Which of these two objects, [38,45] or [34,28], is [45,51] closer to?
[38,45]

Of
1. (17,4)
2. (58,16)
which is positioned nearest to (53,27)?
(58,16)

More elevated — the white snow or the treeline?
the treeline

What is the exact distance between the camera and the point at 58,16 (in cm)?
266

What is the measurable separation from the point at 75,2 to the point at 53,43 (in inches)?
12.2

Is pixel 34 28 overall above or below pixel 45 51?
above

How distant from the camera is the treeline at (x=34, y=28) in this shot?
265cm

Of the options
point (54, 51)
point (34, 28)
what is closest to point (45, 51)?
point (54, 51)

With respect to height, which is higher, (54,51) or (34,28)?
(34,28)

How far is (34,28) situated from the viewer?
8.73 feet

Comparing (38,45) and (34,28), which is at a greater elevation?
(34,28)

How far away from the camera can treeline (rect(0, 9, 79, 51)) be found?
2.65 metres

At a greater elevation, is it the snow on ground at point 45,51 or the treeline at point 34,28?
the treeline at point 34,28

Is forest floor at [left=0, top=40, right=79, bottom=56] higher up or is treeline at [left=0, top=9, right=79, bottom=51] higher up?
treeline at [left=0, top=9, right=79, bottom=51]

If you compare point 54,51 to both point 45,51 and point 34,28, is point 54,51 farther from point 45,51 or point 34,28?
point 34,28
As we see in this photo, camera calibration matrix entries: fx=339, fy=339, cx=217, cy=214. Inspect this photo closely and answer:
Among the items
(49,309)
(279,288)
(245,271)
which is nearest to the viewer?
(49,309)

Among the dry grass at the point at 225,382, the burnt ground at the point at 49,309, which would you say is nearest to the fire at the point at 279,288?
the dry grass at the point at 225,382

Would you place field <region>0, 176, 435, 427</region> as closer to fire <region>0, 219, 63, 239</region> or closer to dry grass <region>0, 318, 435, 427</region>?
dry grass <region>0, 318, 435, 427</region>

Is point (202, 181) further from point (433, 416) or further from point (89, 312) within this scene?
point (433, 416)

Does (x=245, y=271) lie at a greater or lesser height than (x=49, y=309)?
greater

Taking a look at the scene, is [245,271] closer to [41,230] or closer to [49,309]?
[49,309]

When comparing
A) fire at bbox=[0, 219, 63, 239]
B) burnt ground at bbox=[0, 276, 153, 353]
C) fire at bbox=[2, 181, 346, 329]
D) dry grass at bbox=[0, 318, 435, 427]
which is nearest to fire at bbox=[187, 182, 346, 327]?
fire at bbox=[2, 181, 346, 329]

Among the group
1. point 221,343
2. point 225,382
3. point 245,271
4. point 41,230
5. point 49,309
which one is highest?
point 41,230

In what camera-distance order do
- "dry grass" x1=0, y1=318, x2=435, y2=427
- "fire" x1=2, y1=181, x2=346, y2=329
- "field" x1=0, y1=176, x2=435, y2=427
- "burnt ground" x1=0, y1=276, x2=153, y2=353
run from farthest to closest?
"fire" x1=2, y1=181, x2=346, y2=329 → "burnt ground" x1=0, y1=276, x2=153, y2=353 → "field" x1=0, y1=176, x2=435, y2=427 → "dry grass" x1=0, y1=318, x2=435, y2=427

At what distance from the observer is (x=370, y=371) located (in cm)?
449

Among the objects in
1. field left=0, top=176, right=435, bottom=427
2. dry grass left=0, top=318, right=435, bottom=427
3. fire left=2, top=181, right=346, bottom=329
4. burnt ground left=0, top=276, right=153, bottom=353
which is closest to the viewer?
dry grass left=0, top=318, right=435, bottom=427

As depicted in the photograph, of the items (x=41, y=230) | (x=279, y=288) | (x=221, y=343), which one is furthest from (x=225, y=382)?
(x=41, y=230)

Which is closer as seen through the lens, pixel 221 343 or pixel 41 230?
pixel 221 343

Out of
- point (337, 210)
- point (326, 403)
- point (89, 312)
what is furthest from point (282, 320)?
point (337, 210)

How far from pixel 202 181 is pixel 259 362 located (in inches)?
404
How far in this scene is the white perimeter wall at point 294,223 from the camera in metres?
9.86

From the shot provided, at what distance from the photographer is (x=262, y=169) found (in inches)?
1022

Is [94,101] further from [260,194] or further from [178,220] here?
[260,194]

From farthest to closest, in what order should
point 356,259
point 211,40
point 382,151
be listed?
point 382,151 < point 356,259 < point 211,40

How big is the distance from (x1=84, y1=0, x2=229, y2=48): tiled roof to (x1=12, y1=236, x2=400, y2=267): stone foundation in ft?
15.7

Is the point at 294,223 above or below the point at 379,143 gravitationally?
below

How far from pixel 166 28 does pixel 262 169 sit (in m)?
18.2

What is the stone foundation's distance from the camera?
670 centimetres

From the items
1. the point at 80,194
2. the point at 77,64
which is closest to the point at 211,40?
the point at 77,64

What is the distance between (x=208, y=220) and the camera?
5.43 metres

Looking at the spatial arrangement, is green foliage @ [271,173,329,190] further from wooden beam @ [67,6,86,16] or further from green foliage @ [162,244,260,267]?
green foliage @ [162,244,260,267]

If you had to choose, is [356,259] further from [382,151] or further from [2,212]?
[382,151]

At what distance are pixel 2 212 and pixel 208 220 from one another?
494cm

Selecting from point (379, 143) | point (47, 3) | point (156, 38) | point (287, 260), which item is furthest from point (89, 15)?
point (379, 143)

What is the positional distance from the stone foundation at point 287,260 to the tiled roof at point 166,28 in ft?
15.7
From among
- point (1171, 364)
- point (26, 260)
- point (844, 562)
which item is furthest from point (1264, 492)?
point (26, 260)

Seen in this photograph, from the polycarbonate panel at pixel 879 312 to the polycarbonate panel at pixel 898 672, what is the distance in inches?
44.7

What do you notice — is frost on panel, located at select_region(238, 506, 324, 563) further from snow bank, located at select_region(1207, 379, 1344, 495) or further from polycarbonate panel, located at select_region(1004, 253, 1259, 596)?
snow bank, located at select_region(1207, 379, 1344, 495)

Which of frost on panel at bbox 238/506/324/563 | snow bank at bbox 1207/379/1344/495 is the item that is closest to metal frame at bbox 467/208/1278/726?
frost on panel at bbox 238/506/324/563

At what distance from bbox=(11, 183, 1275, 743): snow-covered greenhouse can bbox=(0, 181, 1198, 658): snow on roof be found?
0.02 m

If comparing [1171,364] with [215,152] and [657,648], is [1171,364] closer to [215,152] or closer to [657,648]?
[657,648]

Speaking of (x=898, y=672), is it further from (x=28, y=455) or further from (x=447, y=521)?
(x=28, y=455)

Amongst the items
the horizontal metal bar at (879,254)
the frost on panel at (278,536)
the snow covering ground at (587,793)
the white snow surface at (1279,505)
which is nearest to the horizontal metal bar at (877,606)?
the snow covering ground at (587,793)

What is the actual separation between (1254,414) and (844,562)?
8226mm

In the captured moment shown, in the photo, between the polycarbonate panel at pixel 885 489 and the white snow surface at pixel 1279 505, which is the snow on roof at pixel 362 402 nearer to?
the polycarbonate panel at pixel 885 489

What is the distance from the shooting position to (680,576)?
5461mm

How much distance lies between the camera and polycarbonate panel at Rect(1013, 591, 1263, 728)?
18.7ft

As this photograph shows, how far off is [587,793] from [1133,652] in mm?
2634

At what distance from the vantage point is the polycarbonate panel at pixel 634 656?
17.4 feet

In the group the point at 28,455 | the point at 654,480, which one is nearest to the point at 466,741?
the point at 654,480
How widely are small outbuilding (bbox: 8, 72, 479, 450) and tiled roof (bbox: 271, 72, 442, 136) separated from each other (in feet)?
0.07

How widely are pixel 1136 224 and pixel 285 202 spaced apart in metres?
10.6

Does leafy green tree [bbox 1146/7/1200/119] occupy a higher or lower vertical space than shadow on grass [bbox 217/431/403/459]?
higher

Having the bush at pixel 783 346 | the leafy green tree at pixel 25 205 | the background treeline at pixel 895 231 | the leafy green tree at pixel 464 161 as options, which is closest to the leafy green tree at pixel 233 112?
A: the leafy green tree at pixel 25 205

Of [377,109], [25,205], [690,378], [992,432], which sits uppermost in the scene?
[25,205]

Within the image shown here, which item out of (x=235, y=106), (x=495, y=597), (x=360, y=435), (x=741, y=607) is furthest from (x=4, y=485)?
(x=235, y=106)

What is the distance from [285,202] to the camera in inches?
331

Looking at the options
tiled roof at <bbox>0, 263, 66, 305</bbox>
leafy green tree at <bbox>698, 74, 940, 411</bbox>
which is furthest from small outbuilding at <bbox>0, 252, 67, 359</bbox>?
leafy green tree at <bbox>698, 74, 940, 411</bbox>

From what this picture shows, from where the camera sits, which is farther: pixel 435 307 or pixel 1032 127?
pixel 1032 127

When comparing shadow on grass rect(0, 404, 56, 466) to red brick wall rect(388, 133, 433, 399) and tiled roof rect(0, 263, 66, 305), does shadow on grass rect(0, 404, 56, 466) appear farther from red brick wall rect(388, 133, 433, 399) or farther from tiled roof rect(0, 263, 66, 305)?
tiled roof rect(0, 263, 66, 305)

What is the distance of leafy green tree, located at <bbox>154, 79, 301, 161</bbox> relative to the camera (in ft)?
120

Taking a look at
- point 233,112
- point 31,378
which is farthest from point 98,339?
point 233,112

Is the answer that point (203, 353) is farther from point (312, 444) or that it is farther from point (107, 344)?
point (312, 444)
§ §
GIVEN INSTRUCTION ->
Return exactly the lines from the one containing "In the group" to the last line of the data, and nothing more.

WRITTEN SOLUTION ->
In the group the point at 28,455 | the point at 654,480, which one is nearest to the point at 466,741?
the point at 654,480
How widely are small outbuilding (bbox: 8, 72, 479, 450) and tiled roof (bbox: 271, 72, 442, 136) separated from each other (in feet)?
0.07

How widely are pixel 1136 224 and pixel 285 202 spaced apart in metres?
10.6

Does leafy green tree [bbox 1146/7/1200/119] occupy a higher or lower vertical space than shadow on grass [bbox 217/431/403/459]?
higher

Having the bush at pixel 783 346 | the leafy green tree at pixel 25 205 | the background treeline at pixel 895 231 | the leafy green tree at pixel 464 161 as options, which is closest to the leafy green tree at pixel 233 112?
A: the leafy green tree at pixel 25 205

Of [377,109], [25,205], [690,378], [992,432], which sits uppermost in the scene?
[25,205]

Within the image shown here, which item out of (x=235, y=106), (x=495, y=597), (x=360, y=435), (x=741, y=607) is furthest from (x=4, y=485)?
(x=235, y=106)

What is the distance from [285,202] to the camera in inches?
331

Looking at the options
tiled roof at <bbox>0, 263, 66, 305</bbox>
leafy green tree at <bbox>698, 74, 940, 411</bbox>
which is furthest from small outbuilding at <bbox>0, 252, 67, 359</bbox>?
leafy green tree at <bbox>698, 74, 940, 411</bbox>

From what this picture shows, from where the camera sits, which is farther: pixel 435 307 or pixel 1032 127?
pixel 1032 127

When comparing shadow on grass rect(0, 404, 56, 466) to red brick wall rect(388, 133, 433, 399) and tiled roof rect(0, 263, 66, 305), does shadow on grass rect(0, 404, 56, 466) appear farther from red brick wall rect(388, 133, 433, 399) or farther from tiled roof rect(0, 263, 66, 305)?
tiled roof rect(0, 263, 66, 305)

What is the distance of leafy green tree, located at <bbox>154, 79, 301, 161</bbox> relative to the camera (in ft)?
120

Taking a look at
- point 233,112
- point 31,378
which is farthest from point 98,339?
point 233,112

Is the answer that point (203, 353) is farther from point (312, 444) or that it is farther from point (107, 344)?
point (312, 444)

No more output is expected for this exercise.